-- begin Dataset records --
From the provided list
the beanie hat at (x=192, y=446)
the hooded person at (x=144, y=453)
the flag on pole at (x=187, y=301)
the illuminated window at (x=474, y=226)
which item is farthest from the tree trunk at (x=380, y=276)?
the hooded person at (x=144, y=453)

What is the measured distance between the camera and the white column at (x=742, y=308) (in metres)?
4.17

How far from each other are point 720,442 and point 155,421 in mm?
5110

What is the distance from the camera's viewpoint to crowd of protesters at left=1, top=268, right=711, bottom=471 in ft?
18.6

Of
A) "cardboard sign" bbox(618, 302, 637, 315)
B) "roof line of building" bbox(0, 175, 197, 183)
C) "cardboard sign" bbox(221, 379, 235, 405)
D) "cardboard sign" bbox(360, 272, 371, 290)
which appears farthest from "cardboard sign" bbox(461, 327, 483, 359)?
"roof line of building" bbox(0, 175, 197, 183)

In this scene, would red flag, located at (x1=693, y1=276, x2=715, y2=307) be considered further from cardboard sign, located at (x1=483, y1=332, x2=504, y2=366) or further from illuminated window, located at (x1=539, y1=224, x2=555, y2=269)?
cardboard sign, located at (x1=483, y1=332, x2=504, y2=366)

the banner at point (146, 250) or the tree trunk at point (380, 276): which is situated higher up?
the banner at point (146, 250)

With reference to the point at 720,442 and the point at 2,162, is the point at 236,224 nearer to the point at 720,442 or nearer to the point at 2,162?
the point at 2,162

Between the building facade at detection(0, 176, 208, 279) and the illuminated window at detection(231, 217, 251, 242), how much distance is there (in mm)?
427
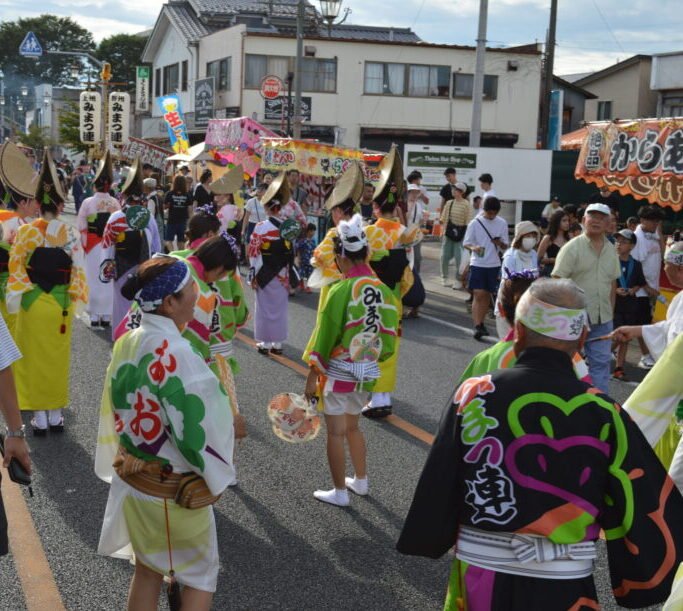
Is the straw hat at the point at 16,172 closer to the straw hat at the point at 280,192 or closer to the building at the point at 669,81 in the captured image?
the straw hat at the point at 280,192

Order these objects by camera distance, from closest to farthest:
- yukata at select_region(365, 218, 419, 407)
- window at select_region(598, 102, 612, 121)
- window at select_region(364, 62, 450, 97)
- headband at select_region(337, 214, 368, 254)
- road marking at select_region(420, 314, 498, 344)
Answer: headband at select_region(337, 214, 368, 254)
yukata at select_region(365, 218, 419, 407)
road marking at select_region(420, 314, 498, 344)
window at select_region(364, 62, 450, 97)
window at select_region(598, 102, 612, 121)

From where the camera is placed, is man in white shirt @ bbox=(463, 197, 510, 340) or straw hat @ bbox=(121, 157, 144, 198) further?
man in white shirt @ bbox=(463, 197, 510, 340)

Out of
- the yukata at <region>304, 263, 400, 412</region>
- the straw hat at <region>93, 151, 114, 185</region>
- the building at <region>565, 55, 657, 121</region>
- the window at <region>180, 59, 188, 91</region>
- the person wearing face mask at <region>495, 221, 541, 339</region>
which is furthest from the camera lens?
the window at <region>180, 59, 188, 91</region>

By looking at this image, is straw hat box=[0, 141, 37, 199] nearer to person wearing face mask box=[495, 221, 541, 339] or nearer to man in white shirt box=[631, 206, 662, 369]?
person wearing face mask box=[495, 221, 541, 339]

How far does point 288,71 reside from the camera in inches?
1368

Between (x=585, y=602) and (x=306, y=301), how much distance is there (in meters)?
11.3

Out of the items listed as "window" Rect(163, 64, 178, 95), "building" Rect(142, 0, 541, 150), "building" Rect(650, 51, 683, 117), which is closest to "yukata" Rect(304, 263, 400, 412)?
"building" Rect(142, 0, 541, 150)

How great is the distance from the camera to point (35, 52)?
150ft

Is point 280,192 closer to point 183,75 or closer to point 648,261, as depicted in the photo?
point 648,261

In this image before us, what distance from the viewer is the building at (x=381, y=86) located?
113 feet

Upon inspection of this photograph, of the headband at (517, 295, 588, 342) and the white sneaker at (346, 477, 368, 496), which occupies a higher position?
the headband at (517, 295, 588, 342)

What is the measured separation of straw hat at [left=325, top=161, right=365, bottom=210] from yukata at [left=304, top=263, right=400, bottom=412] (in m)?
3.00

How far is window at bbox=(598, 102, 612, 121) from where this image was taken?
3800 centimetres

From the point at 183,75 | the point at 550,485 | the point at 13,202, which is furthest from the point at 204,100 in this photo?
the point at 550,485
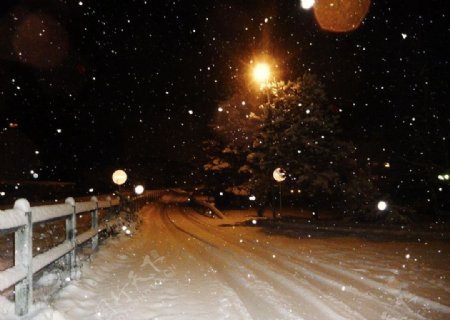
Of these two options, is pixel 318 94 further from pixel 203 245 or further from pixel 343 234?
pixel 203 245

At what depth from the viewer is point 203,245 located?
14.7 m

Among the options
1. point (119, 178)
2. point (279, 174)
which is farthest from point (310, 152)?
point (119, 178)

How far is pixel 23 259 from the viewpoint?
4973mm

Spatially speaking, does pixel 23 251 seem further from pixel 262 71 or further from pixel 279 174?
pixel 262 71

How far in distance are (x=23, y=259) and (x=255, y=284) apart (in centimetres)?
474

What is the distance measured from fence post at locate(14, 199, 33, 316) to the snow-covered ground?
15cm

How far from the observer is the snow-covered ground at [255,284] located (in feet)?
21.0

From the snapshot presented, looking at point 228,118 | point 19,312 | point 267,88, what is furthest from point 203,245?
point 228,118

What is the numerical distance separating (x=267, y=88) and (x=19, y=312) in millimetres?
21734

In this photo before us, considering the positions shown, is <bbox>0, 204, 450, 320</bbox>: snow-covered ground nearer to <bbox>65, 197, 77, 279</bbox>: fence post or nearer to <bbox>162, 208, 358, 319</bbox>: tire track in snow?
<bbox>162, 208, 358, 319</bbox>: tire track in snow

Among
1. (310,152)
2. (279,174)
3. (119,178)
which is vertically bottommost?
(279,174)

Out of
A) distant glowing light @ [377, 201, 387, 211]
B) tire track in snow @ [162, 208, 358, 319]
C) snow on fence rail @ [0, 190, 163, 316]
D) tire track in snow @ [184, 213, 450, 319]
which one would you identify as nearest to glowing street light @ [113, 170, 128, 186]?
tire track in snow @ [162, 208, 358, 319]

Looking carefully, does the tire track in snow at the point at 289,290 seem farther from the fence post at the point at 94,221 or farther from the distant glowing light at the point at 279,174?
the distant glowing light at the point at 279,174

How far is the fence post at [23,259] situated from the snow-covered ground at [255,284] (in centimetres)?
15
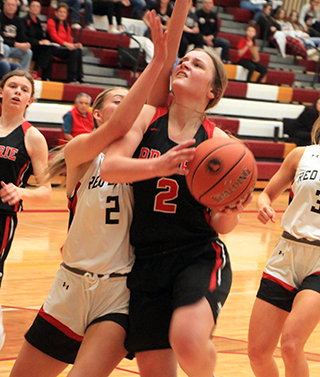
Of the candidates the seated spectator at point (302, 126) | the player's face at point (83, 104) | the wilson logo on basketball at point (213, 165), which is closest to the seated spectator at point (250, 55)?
the seated spectator at point (302, 126)

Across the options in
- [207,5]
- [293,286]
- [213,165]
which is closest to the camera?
[213,165]

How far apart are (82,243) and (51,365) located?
502 mm

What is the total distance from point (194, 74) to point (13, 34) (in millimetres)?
8494

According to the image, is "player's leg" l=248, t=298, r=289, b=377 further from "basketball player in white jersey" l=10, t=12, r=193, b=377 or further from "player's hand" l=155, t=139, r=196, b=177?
"player's hand" l=155, t=139, r=196, b=177

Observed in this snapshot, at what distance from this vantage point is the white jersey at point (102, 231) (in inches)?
91.8

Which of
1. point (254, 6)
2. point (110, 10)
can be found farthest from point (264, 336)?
point (254, 6)

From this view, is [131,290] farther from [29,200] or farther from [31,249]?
[31,249]

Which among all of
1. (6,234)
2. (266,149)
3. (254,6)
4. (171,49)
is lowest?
(266,149)

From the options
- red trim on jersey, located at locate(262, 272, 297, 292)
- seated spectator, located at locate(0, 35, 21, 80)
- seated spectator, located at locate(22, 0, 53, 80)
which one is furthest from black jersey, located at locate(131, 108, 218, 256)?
seated spectator, located at locate(22, 0, 53, 80)

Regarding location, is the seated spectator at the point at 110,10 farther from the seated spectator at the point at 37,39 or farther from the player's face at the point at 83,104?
the player's face at the point at 83,104

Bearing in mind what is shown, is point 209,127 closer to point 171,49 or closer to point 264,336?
point 171,49

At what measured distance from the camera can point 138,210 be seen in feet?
7.62

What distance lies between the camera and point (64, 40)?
11.2 meters

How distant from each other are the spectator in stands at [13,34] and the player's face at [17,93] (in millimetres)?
6581
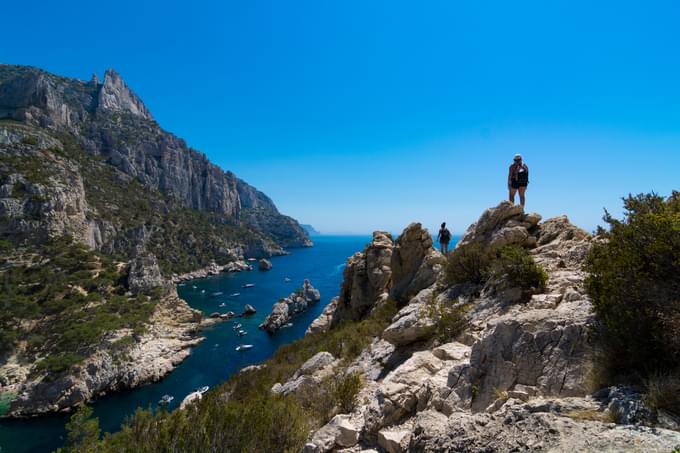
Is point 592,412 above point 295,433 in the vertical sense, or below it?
above

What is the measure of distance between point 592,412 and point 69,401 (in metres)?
44.8

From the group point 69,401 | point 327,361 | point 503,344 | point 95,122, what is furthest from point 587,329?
point 95,122

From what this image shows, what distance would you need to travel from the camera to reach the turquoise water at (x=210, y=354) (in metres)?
28.9

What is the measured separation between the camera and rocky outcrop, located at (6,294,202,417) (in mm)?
31875

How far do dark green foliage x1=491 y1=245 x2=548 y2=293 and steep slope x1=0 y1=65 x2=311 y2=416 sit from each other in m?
42.5

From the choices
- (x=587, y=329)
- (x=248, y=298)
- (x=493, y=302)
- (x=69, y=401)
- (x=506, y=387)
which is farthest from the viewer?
(x=248, y=298)

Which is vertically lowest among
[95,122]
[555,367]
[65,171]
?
[555,367]

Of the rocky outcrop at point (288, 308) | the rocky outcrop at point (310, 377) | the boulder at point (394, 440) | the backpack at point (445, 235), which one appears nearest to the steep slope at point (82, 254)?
the rocky outcrop at point (288, 308)

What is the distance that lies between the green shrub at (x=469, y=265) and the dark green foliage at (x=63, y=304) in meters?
41.7

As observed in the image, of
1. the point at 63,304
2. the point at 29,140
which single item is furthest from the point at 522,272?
the point at 29,140

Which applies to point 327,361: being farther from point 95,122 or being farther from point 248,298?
point 95,122

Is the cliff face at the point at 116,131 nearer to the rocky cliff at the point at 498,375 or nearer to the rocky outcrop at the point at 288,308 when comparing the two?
the rocky outcrop at the point at 288,308

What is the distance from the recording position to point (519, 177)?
13219 millimetres

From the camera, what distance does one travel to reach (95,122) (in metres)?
122
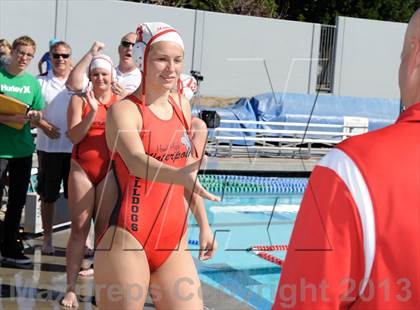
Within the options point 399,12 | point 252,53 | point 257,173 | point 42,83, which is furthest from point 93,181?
point 399,12

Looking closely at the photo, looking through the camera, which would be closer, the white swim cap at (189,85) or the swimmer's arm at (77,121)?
the swimmer's arm at (77,121)

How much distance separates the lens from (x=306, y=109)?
1794cm

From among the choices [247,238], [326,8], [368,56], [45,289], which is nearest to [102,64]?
[45,289]

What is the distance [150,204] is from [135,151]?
0.33 meters

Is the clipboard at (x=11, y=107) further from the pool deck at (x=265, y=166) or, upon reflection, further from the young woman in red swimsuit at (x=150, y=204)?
the pool deck at (x=265, y=166)

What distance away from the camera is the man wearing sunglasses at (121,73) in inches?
228

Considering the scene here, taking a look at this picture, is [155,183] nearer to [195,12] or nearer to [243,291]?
[243,291]

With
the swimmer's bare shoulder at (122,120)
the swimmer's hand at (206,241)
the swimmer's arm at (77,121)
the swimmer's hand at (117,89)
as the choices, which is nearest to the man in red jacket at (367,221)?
the swimmer's bare shoulder at (122,120)

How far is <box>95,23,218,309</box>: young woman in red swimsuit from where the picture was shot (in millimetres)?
3277

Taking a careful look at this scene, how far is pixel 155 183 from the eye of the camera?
3.35 metres

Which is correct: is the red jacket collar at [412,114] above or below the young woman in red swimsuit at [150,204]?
above

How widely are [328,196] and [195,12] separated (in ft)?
65.5

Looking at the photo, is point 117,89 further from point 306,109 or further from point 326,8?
point 326,8

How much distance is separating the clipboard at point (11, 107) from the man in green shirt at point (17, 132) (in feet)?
0.10
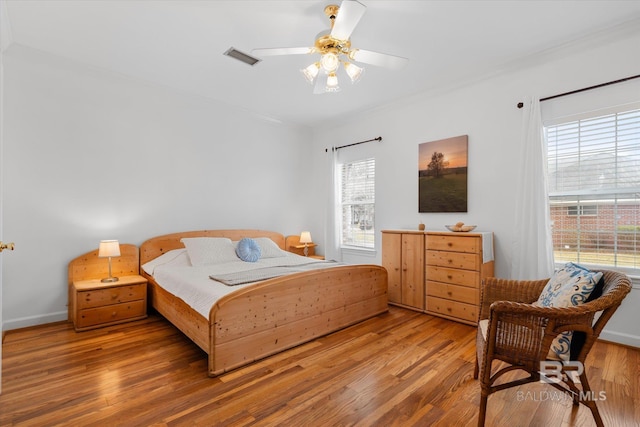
-- end Dataset records --
**What is required**
Pull out every line of the material that contains the word "left".

**Reply**
What is the distance from the camera's viewpoint to crowd of protesters at left=1, top=268, right=711, bottom=471 in ft?
What is the measured separation of straw hat at [left=325, top=161, right=365, bottom=210] from yukata at [left=304, top=263, right=400, bottom=412] (in m)?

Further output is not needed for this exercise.